1807 kamen Stadt und Schloss zum Großherzogtum Baden. Auch während dieser Zeit waren im Tiengener Schloss Behörden ansässig. Bis heute sind viele von ihnen verschwunden. Geblieben ist die damals so genannte „Obereinnehmerei“ - heute das Finanzamt, aber auch das Finanzamt wird das Schloss in Bälde verlassen.
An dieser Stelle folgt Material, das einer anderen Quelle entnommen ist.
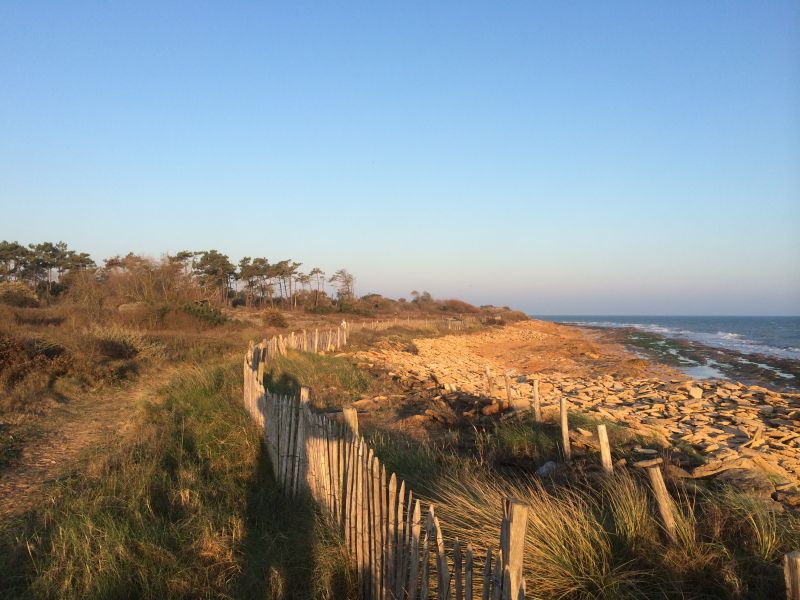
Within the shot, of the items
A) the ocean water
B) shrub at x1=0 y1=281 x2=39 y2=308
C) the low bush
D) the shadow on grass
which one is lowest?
the ocean water

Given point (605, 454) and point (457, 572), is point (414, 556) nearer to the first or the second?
point (457, 572)

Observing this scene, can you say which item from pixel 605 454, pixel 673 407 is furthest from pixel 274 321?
pixel 605 454

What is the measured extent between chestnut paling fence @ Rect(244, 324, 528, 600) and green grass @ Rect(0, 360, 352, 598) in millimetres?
296

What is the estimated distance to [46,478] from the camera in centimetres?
572

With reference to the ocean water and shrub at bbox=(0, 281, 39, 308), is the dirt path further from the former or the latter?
the ocean water

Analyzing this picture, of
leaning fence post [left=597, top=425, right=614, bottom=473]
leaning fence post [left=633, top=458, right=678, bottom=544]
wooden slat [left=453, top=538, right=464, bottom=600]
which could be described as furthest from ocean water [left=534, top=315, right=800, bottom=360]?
wooden slat [left=453, top=538, right=464, bottom=600]

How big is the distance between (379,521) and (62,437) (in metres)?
5.94

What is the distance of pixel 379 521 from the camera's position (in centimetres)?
355

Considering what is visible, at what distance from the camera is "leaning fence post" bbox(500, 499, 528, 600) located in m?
2.38

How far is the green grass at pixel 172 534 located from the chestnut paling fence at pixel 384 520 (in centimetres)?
28

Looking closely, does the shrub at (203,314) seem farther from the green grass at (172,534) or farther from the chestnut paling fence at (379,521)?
the chestnut paling fence at (379,521)

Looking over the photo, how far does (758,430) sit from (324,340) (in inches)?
537

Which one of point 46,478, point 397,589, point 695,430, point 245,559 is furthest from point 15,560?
point 695,430

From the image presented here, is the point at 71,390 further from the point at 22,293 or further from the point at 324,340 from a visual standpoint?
the point at 22,293
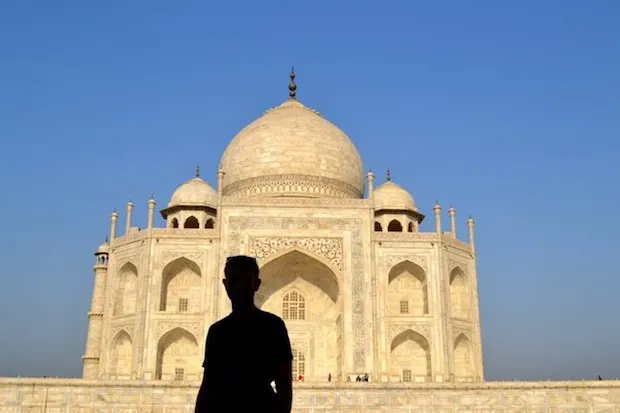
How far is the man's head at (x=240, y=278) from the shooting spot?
2627mm

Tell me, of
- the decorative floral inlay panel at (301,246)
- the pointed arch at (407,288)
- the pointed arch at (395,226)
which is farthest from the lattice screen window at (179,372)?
the pointed arch at (395,226)

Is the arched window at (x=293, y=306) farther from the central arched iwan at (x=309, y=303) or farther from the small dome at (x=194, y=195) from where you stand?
the small dome at (x=194, y=195)

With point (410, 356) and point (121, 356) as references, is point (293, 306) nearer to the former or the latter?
point (410, 356)

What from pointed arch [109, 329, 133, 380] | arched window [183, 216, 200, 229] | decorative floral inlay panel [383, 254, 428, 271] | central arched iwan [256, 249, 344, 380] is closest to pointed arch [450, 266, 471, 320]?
decorative floral inlay panel [383, 254, 428, 271]

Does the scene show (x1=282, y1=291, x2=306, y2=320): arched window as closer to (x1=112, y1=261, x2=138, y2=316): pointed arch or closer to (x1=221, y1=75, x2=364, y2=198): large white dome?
(x1=221, y1=75, x2=364, y2=198): large white dome

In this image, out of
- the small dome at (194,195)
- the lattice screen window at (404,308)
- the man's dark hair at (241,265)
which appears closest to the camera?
the man's dark hair at (241,265)

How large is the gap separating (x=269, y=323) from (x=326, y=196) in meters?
22.9

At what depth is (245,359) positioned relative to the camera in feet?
8.21

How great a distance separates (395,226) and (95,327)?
36.1 ft

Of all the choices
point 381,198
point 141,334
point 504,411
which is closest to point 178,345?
point 141,334

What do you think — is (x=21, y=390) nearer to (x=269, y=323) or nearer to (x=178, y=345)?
(x=178, y=345)

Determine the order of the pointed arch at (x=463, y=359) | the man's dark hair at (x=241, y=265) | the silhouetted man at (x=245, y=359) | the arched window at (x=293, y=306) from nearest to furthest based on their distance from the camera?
the silhouetted man at (x=245, y=359)
the man's dark hair at (x=241, y=265)
the pointed arch at (x=463, y=359)
the arched window at (x=293, y=306)

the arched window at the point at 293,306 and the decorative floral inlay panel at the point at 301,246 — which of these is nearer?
the decorative floral inlay panel at the point at 301,246

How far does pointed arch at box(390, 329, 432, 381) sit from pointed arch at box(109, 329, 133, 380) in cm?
815
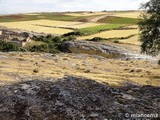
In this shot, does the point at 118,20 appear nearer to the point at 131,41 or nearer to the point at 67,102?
the point at 131,41

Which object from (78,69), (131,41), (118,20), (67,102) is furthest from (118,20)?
(67,102)

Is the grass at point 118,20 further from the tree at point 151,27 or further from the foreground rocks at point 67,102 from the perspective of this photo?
the foreground rocks at point 67,102

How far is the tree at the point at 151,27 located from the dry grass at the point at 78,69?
4052 mm

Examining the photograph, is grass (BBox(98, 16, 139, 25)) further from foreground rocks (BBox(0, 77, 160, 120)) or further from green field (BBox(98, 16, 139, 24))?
foreground rocks (BBox(0, 77, 160, 120))

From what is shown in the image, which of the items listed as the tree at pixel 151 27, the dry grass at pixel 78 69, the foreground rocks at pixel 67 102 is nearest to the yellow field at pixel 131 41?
the dry grass at pixel 78 69

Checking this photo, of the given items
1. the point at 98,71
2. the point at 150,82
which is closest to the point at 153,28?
the point at 150,82

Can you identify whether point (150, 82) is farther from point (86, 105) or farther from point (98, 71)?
point (86, 105)

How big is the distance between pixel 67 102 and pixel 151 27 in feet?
66.7

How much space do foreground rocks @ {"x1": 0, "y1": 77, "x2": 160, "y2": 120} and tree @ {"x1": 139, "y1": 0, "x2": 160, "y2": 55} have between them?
13.7m

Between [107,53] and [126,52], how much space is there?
4228mm

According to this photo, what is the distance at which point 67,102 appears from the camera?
23391 millimetres

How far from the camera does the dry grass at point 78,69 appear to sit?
3822 cm

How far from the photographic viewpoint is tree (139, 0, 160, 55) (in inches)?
1547

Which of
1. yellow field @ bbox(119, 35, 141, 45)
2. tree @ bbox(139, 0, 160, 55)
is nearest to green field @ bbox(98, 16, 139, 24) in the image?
yellow field @ bbox(119, 35, 141, 45)
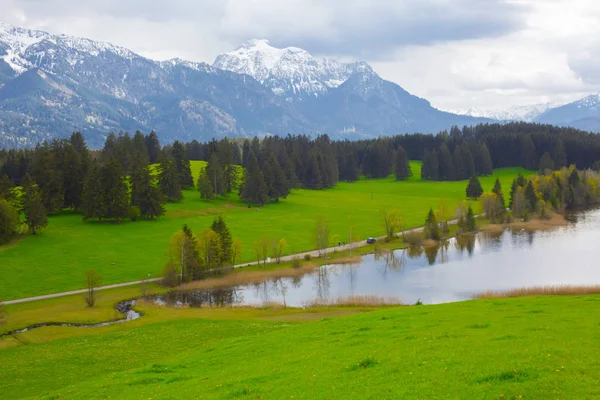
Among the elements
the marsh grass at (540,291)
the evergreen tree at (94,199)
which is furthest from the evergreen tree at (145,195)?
the marsh grass at (540,291)

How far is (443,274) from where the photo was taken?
282 feet

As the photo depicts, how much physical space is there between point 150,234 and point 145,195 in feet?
53.6

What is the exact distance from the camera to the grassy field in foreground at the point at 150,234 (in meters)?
82.8

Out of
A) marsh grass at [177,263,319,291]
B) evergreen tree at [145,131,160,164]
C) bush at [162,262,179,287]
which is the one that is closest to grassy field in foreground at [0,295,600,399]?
bush at [162,262,179,287]

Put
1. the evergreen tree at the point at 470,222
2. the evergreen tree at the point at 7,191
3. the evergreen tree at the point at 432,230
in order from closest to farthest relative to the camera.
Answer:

Ein Teil des Schlosses steht auch der Kath. Pfarrgemeinde zur Verfügung. Die Kaplanei dient heute der Caritas-Sozialstastion als Stützpunkt.

Die Tiengener Bürgerzunft hat das Alte Schloss bezogen und betreut dort das Klettgau-Museum, sowie die Schlossgalerie unter dem Dach. Der "Freundeskreis Jüdischen Lebens in Tiengen" hat im Bereich des Heimatmuseums auch Räumlichkeiten eingerichtet, die an die bedeutende Jüdische Gemeinde in Tiengen vor dem letzten Weltkrieg erinnert.

Im Schlosskeller finden kleinere Theatervorstellungen, Konzerte, Kunstausstellungen, Dichterlesungen und Kabarett-Veranstaltungen statt. Ein Genuss für jeden Liebhaber sind auch die alljährlich stattfindenden Jazz-Konzerte im Schlosshof, die von der „Surianergemeinde Tiengen“[nbsp]- einer das Brauchtum pflegenden Vereinigung - veranstaltet werden.